• WRITTEN PROBLEM
Return each line of the rows below that contains the word "closest".

--- START ---

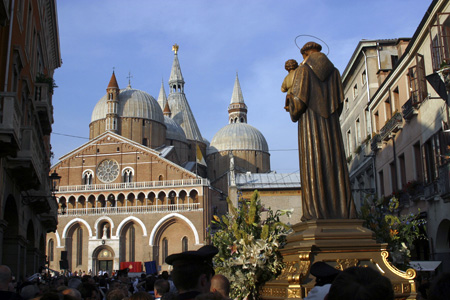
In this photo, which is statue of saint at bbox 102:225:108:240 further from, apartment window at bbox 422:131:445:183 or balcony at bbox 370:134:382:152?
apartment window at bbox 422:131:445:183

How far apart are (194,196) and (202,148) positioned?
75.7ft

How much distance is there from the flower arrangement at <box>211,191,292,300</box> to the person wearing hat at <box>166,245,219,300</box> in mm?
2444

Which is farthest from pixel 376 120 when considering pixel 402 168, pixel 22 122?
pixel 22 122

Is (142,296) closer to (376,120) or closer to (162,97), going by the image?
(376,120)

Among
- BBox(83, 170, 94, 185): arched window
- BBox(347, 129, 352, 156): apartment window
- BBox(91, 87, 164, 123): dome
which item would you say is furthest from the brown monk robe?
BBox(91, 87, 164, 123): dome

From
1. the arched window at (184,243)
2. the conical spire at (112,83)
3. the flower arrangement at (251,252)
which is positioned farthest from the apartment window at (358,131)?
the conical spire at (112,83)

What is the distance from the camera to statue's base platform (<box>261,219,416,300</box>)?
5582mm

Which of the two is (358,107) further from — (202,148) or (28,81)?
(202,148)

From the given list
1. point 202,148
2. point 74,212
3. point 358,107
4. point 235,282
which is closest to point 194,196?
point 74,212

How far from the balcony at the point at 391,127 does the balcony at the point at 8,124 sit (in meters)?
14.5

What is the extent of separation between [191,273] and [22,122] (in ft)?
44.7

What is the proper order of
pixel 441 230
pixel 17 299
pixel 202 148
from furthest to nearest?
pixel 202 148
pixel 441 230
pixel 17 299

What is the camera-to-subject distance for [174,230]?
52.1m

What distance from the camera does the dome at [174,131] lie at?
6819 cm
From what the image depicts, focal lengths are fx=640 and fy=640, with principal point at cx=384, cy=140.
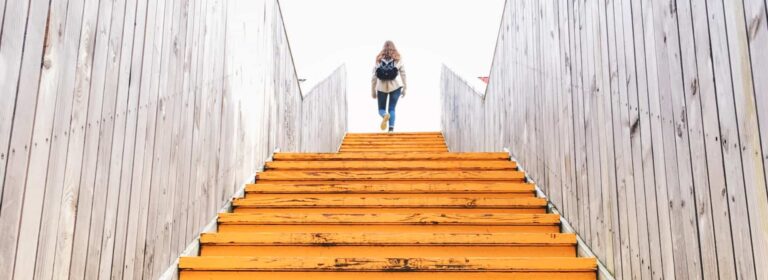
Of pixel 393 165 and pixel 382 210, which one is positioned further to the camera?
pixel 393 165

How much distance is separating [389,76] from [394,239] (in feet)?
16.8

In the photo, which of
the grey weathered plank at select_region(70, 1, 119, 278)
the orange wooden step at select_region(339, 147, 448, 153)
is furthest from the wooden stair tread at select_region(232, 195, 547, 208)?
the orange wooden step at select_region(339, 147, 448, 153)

--- END ---
--- START ---

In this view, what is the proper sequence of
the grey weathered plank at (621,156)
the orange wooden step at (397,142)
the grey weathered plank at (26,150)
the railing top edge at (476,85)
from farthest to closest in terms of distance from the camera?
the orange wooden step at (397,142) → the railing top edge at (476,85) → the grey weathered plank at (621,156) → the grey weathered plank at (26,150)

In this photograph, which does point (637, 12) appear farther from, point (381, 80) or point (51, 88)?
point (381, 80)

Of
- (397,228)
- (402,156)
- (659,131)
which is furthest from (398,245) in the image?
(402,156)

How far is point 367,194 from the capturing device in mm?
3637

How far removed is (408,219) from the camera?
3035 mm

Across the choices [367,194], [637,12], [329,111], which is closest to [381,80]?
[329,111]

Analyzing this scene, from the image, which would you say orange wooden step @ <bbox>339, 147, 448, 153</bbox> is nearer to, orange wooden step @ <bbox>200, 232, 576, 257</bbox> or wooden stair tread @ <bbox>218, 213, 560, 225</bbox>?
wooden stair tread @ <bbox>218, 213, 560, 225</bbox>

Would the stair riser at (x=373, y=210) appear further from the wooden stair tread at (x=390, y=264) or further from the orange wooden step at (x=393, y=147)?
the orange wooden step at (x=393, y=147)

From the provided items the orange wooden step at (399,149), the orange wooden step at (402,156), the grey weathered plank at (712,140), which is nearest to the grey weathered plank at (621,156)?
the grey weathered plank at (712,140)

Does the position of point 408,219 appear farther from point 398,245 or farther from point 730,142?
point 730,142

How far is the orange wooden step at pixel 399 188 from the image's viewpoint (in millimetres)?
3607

--- END ---

• EXERCISE SOLUTION
which is closest to point 194,196?
from farthest to closest in terms of distance from the camera?
Across the choices [367,194], [637,12], [329,111], which is closest to [381,80]?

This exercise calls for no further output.